There is a good number of traditional treatises, mainly in India, concerning dance and drama. The Natyasastra is a well known one.

Indian dance isn't on the whole a martial dance (like Brazilian capoeira), although martial forms or sequences exist. Some gestures can be adapted from martial arts.

Indian dance is not specially a fitness program (like aerobics), although it makes the articulations more flexible and trains the muscles in a static way. Body and hands become amazingly supple.

It is not specially athletic (like ballet), even though it does produce sweat. It is more sophisticated technically than African and disco dances, and the kinetics are different. It is not altogether sexually provocative (like some African and Polynesian dances, and belly dance) although it can take extremely erotic forms. These erotic forms are not to be confused with the trivial vulgar erotic dancing of Hindi movies.

In performance, the quantity of dancers varies from solo to group. Most often, it is solo. Duo and trio formations are quite common. Such formations can enhance a visual rhythm. Greater numbers exist but there it is never disorganized. Both men and women dance. Female characters can be danced by women as well as men. Male characters are normally danced by men, but sometimes by women too. Dance forms are more or less in feminine or masculine styles. It is comparable to the piano and forte of music. Feminine styles (lasya in Sanskrit) correspond most of the time to a feminine or gentle male character. Masculine ones (tandawa in Sanskrit) corresond to strong or harsh characters, to warriors, or angry characters. Gestures are more vigorous. Tandawa dances can even take wild forms. Tandawa is also the name of a special group of dances performed by Siwa.

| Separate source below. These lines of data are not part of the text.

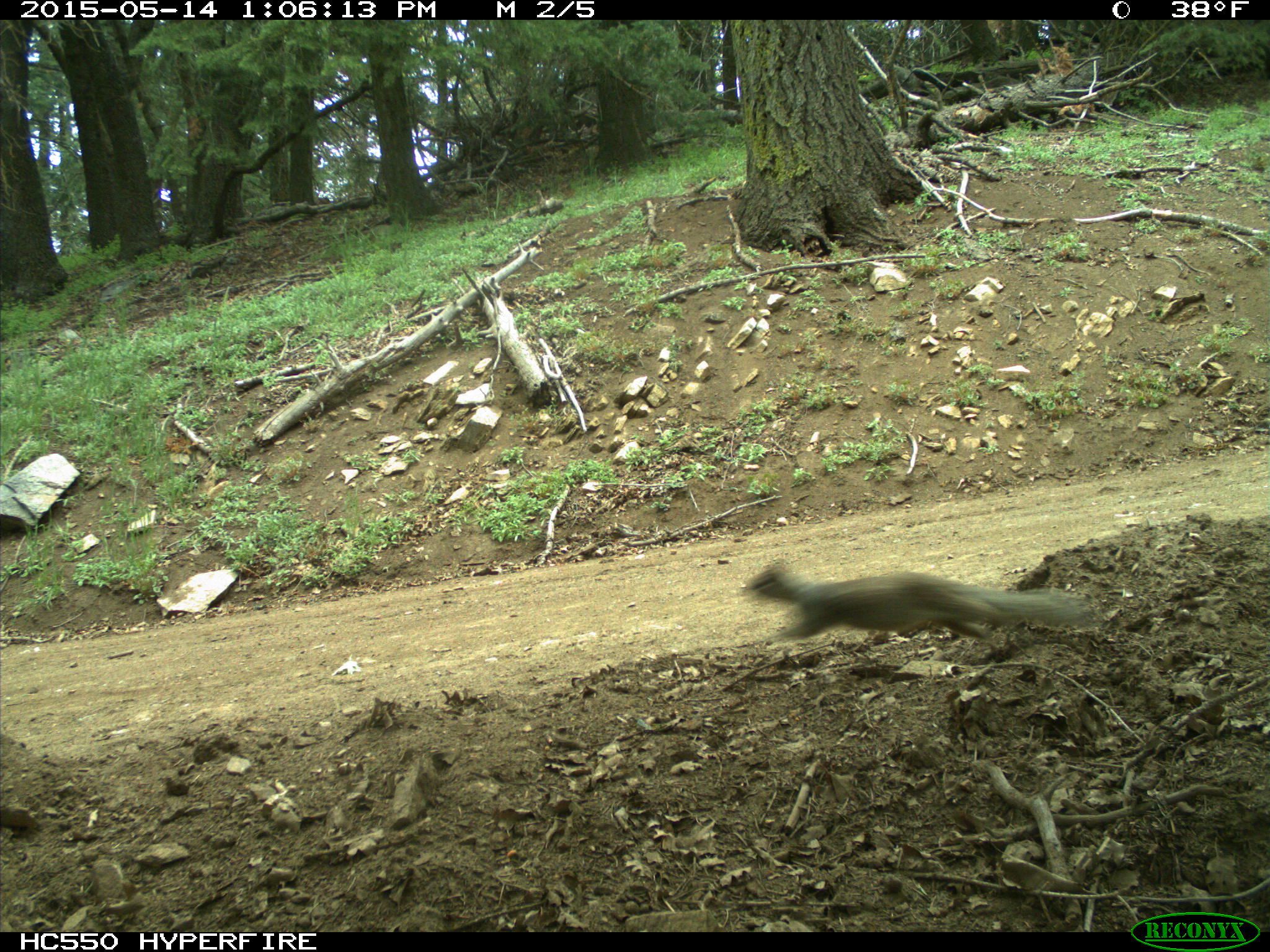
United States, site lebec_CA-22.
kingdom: Animalia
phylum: Chordata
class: Mammalia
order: Rodentia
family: Sciuridae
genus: Otospermophilus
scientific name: Otospermophilus beecheyi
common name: california ground squirrel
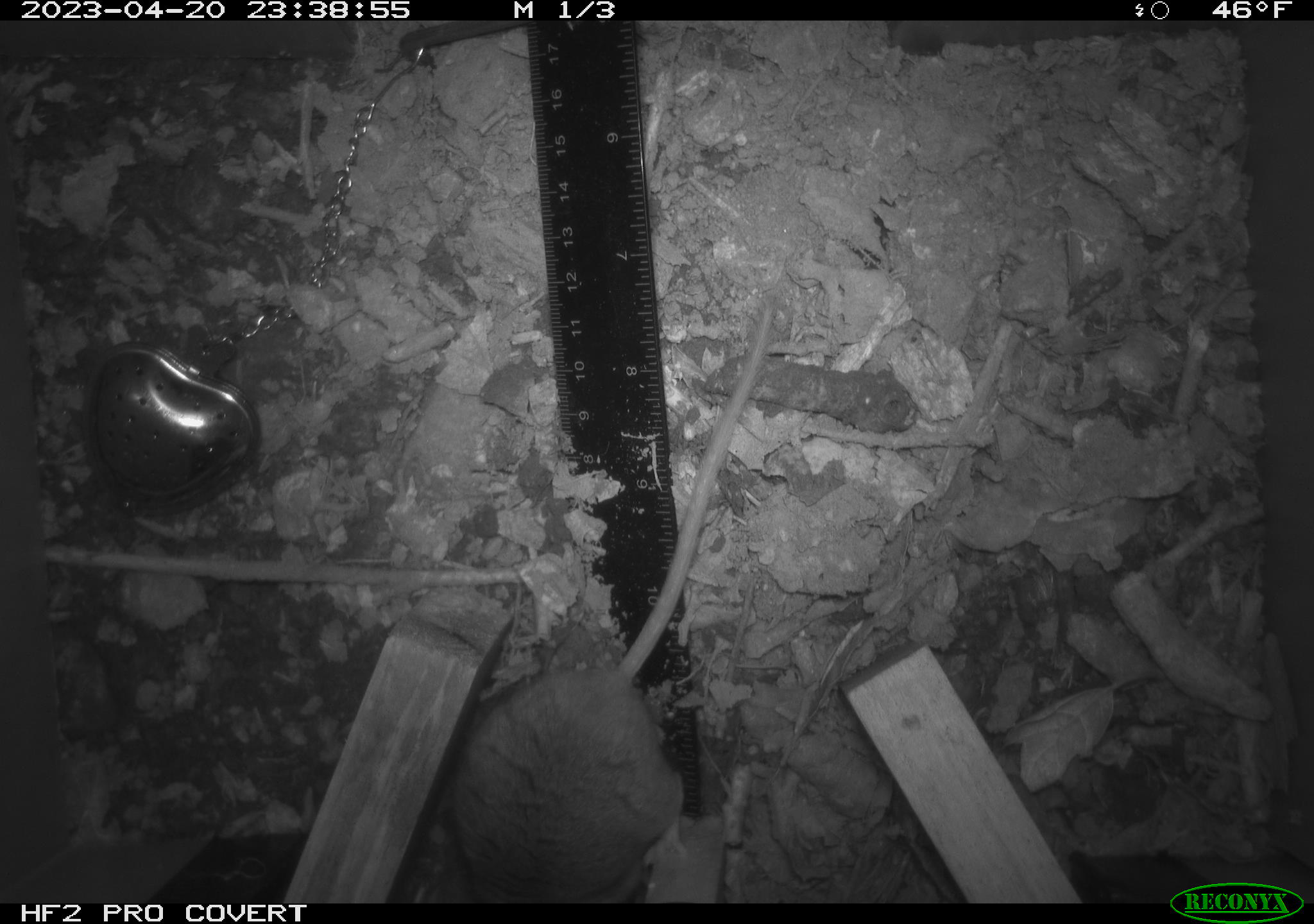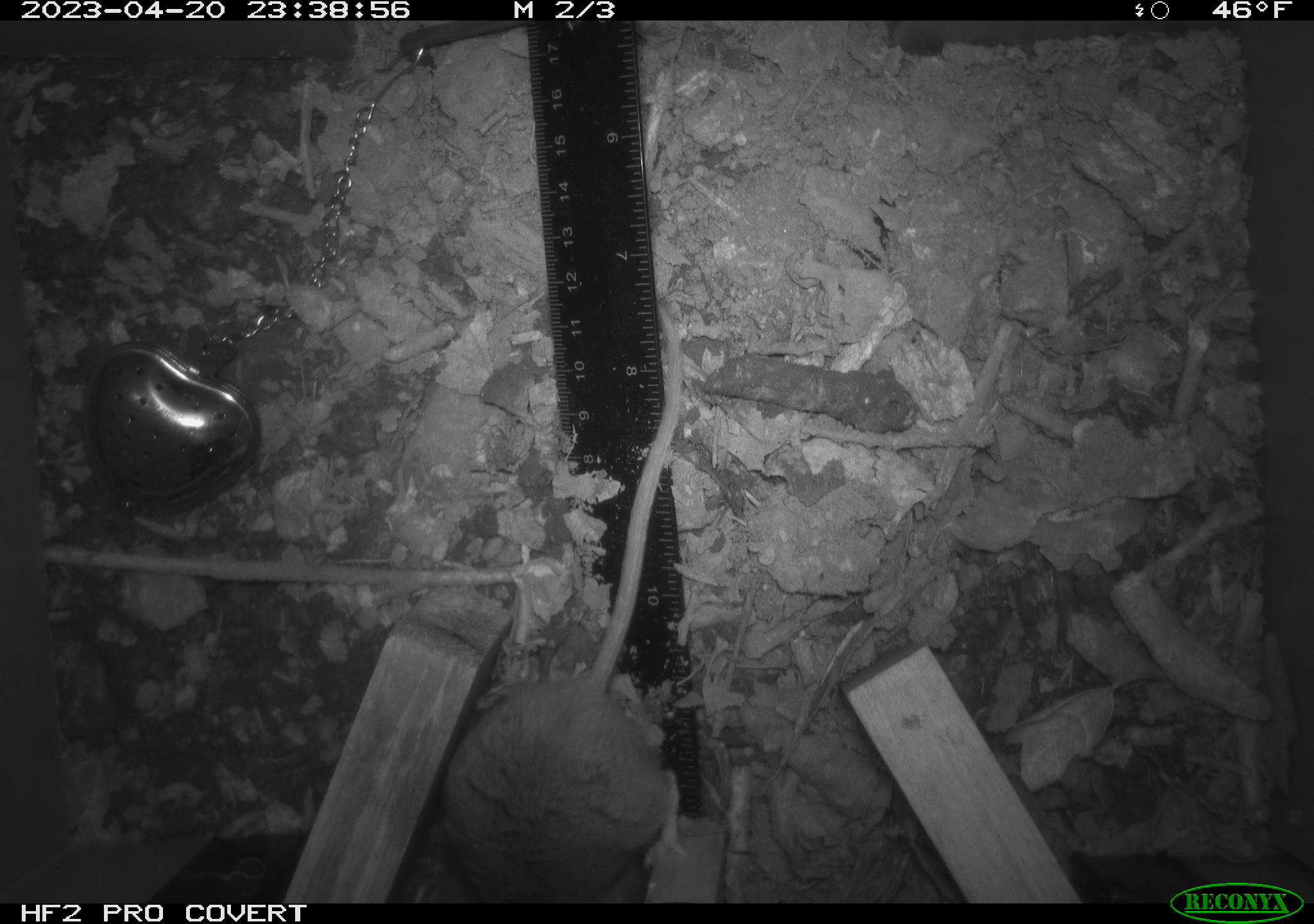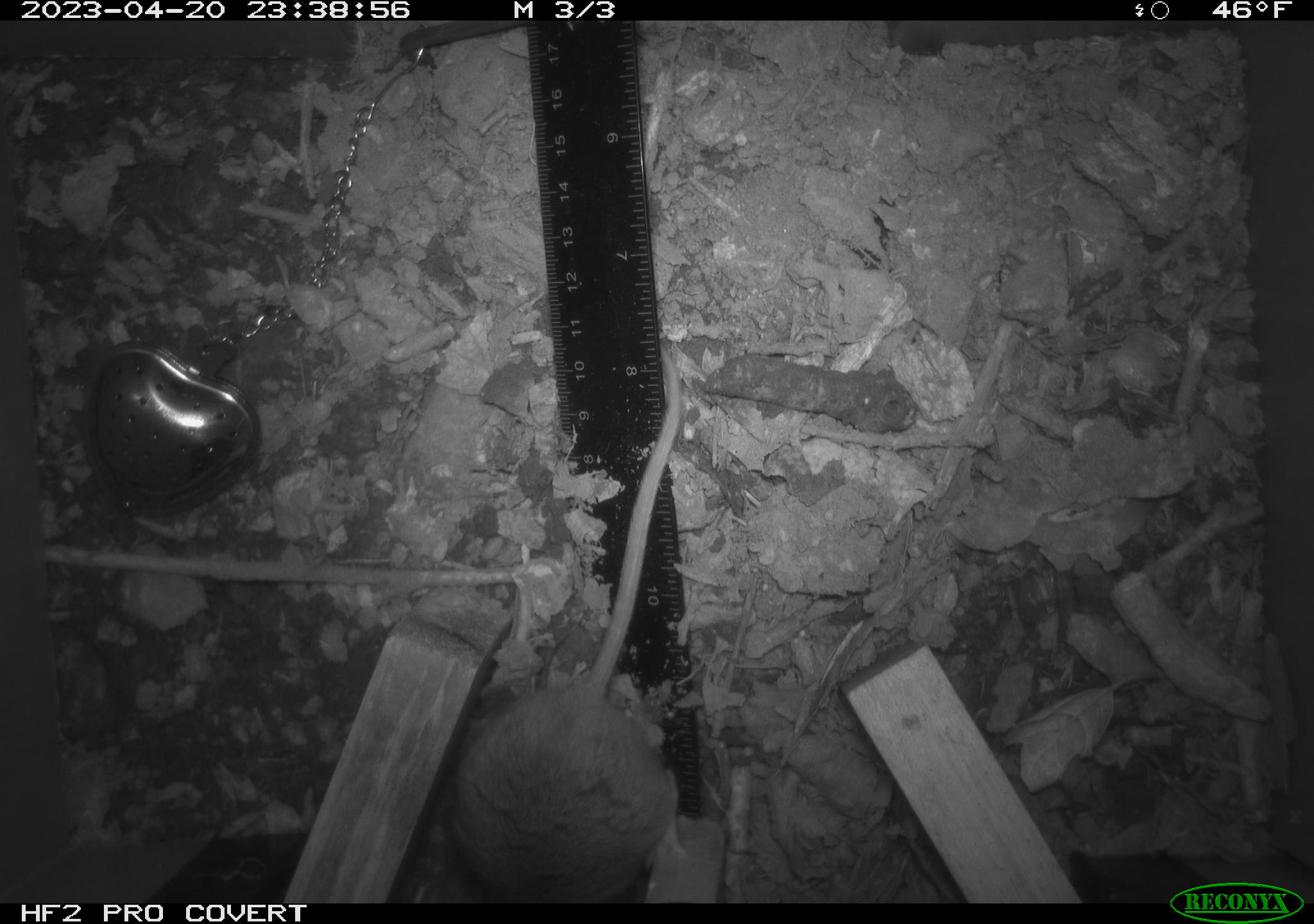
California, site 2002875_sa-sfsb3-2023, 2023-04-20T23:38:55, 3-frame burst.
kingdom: Animalia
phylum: Chordata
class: Mammalia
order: Rodentia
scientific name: Rodentia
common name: mouse species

Dance and music are related through rhythm. In both India and Southeast Asia, a particular instrument is strongly connected to Indian dance : a horizontal double-headed cylindrical drum. It has a great variety of size and shape but it is always longer than the diameter and the membranes are stretched with W or Y-shaped lacing covering the round surface. It can be a truncated cone or almost perfect cylinder. It sometimes seems like two truncated cones joined together at their larger ends. The cylinder is sometimes straight, sometimes like inflated. The curve may contain a more or less sharp bend, which isn't at the exact middle. The drummer plays with a hand at each membrane, sometimes a stick in one hand. Rhythm unites drum and dance. In India and Southeast Asia, there is a strong affinity between this drum and Indian dance.